Your case is debatable. An impartial and new study by BEST has validated the land based temperature data results of GISS and HADCRUT.
In fact the latest study of this by BEST study,
http://berkeleyearth.org/pdf/berkeley-earth-uhi.pdf
showed that the UHI effect is not responsible for an increase in the global temperature. You welcomed this study and were enthusiastic about the method, until the results conflicted with your preconceived notions.
I don’t expect you to post this.
REPLY: Oh Why wouldn’t I? While you uncritically accept this without question, I do not. You see it hasn’t been published anywhere where peer review have been done on it. In fact, it seems the BEST publications are having some trouble in peer review. I have not seen any notice that this or any other of those papers they submitted have been accepted. And finally, I have the benefit of knowing many things that you do not, so I’m not the least bit worried about this stuff. Bring it on.
You’ll be eating crow and other unsavory birds soon enough.
– Anthony

Eric Adler
March 8, 2012 5:54 pm

Werner Brozek says:
March 8, 2012 at 8:08 am
“Eric Adler says:
March 8, 2012 at 5:28 am
“The heat capacity of the ocean is huge compared to the land. So the land will warm up faster then the ocean as a result of any heat flux imbalance.”
That makes an excellent argument for just using sea surface temperatures to see what is going on with global temperatures lately. See the graphs below that shows no warming for 15 years and cooling for 10 years.”
You cherry picked a short period of time, so that internal variability will obscure a trend.
On the other hand if you look at the 30 year trend the sea surface temperature has an increasing trend of about 0.13C/decade.

March 8, 2012 6:13 pm

When BEST came out, it was trumpeted as confirming GISS etc. temperature reconstructions and the warmists were doing their high fives. The hoopla obscured the fact that about one third of the records showed a cooling trend. Excuse me, but does this not ring alarm bells in the minds of climate researchers? To me, it means that until you explain the “divergence” in the various station records, the any finding from BEST that the global average temperature has increased tells us nothing about climate change.

Werner Brozek
March 8, 2012 7:47 pm

Eric Adler says:
March 8, 2012 at 5:54 pm
See the graphs below that shows no warming for 15 years and cooling for 10 years.”
You cherry picked a short period of time, so that internal variability will obscure a trend.
On the other hand if you look at the 30 year trend the sea surface temperature has an increasing trend of about 0.13C/decade.

**EXERCISE OBJECTIVE:**
Carry on the comment thread about global temperature data above, starting after its final sentence.

**DATASET ENTRIES:**
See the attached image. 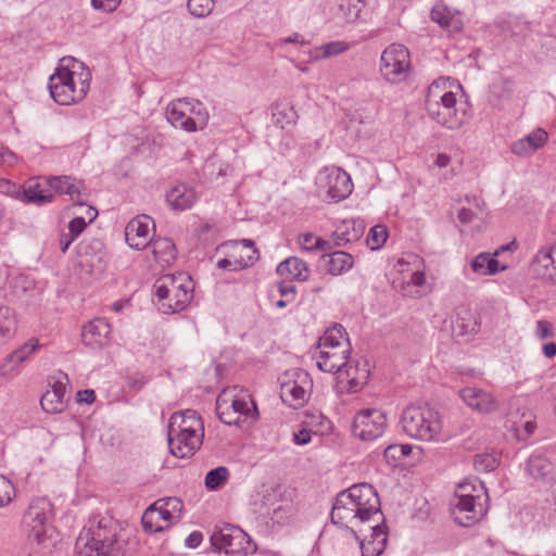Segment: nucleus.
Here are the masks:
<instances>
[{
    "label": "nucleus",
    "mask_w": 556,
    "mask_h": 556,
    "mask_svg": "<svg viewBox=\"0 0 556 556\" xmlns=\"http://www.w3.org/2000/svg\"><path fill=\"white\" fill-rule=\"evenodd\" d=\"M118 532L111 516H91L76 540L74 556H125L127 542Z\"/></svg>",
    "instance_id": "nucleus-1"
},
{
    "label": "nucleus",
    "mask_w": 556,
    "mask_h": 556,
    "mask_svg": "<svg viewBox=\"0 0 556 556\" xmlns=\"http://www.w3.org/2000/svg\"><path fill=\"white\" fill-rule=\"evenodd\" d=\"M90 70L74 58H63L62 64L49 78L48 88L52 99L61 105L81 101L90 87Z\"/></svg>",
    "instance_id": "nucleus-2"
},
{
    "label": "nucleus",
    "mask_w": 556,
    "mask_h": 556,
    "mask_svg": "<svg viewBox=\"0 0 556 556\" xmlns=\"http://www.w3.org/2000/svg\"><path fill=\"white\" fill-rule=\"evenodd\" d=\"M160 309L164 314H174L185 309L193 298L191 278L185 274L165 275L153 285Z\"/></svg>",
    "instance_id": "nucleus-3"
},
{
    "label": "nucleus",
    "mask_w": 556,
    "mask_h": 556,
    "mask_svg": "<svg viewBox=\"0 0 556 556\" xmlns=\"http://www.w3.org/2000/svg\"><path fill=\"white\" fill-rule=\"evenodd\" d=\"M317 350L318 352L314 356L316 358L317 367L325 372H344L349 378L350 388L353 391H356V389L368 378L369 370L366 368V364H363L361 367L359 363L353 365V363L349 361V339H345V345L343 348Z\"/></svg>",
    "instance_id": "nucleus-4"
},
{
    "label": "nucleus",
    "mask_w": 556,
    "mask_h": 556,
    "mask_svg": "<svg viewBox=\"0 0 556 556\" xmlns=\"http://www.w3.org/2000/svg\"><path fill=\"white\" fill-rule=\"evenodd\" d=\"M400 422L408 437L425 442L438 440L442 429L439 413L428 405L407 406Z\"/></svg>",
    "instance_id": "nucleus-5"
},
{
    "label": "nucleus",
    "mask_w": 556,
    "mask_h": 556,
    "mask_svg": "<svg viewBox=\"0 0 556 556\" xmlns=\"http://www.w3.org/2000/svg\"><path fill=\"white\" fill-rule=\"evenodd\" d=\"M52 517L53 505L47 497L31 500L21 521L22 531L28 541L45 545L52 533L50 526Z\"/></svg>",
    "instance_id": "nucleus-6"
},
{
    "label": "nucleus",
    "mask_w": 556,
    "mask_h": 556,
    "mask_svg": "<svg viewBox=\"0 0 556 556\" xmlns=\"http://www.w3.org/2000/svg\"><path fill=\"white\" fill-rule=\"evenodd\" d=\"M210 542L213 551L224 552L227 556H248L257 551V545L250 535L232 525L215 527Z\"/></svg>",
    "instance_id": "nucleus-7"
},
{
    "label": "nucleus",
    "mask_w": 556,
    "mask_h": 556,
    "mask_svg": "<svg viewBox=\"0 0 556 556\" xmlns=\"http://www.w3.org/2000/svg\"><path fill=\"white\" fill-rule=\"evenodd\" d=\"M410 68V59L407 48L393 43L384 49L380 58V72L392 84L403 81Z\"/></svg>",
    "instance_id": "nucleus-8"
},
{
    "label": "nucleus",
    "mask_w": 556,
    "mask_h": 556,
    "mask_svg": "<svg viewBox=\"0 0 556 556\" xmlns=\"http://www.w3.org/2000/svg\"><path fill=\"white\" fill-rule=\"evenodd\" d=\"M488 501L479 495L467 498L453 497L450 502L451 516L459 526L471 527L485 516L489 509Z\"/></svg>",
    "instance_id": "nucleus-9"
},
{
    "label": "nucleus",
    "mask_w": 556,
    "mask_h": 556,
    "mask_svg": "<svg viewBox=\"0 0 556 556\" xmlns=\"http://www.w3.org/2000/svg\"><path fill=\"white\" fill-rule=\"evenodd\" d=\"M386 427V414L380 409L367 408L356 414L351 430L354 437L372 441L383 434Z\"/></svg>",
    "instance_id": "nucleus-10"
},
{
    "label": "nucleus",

**EXERCISE RESPONSE:**
I would not call 15 years short. Did not Santer say 17 years was all that was needed? But why stop at 30 years? That 15 year period perfectly explains the 60 year cycle in the following that goes back 130 years:
http://wattsupwiththat.files.wordpress.com/2009/03/akasofu_ipcc.jpg

Eric Adler
March 9, 2012 4:10 am

Robert Austin says:
March 8, 2012 at 6:13 pm
“When BEST came out, it was trumpeted as confirming GISS etc. temperature reconstructions and the warmists were doing their high fives. The hoopla obscured the fact that about one third of the records showed a cooling trend. Excuse me, but does this not ring alarm bells in the minds of climate researchers? To me, it means that until you explain the “divergence” in the various station records, the any finding from BEST that the global average temperature has increased tells us nothing about climate change.”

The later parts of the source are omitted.